### Brano fornito:
2. Condividere. Ma possiamo e dobbiamo fare di più. Con i poveri non possiamo mai sentirci in pari. Siamo sempre in rosso, e rosso acceso. Un giorno Gesù ha detto: “I poveri li avrete sempre con voi”. Non lo ha detto con tono rassegnato e rinunciatario. Non ha consacrato la povertà come realtà inevitabile o, peggio, voluta da Dio. Tutt’altro. Lo ha detto con fare provocatorio e responsabilizzante. Sì, con i poveri possiamo e dobbiamo fare di più e meglio. Vorrei qui richiamare due questioni in gran parte diverse, ma ambedue critiche e sempre più drammatiche.
La prima è l’emergenza-immigrati. Purtroppo soffia forte il vento dell’intolleranza, e anche le nostre comunità cristiane ne vengono investite. Si sente parlare di ’invasione’, di ‘respingimenti’, di “lasciar affogare nel Mediterraneo”… Certo, lo Stato ha il dovere di dettare regole più precise che mirino ad inserire davvero e servano a guidare bene chi arriva, a rispettare a sua volta la nostra realtà. Ma non possiamo guardare chi bussa come “qualcuno che ’ci sottrae’ dei beni”. Invece che qualcuno da abbracciare. Fratelli che arrivano a mani vuote e non hanno più un posto dove tornare.

### Materiale di partenza:
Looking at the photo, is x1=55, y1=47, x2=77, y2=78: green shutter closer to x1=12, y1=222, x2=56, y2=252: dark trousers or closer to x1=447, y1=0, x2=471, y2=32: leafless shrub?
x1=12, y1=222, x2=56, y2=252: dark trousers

### Consegna:
Nel brano fornito, modifica il passo che comincia con le parole "2. Condividere. Ma" e finisce dopo "sempre più drammatiche.": ovunque compare "poveri", scrivi "ultimi".

### Risposta completa:
2. Condividere. Ma possiamo e dobbiamo fare di più. Con i ultimi non possiamo mai sentirci in pari. Siamo sempre in rosso, e rosso acceso. Un giorno Gesù ha detto: “I ultimi li avrete sempre con voi”. Non lo ha detto con tono rassegnato e rinunciatario. Non ha consacrato la povertà come realtà inevitabile o, peggio, voluta da Dio. Tutt’altro. Lo ha detto con fare provocatorio e responsabilizzante. Sì, con i ultimi possiamo e dobbiamo fare di più e meglio. Vorrei qui richiamare due questioni in gran parte diverse, ma ambedue critiche e sempre più drammatiche.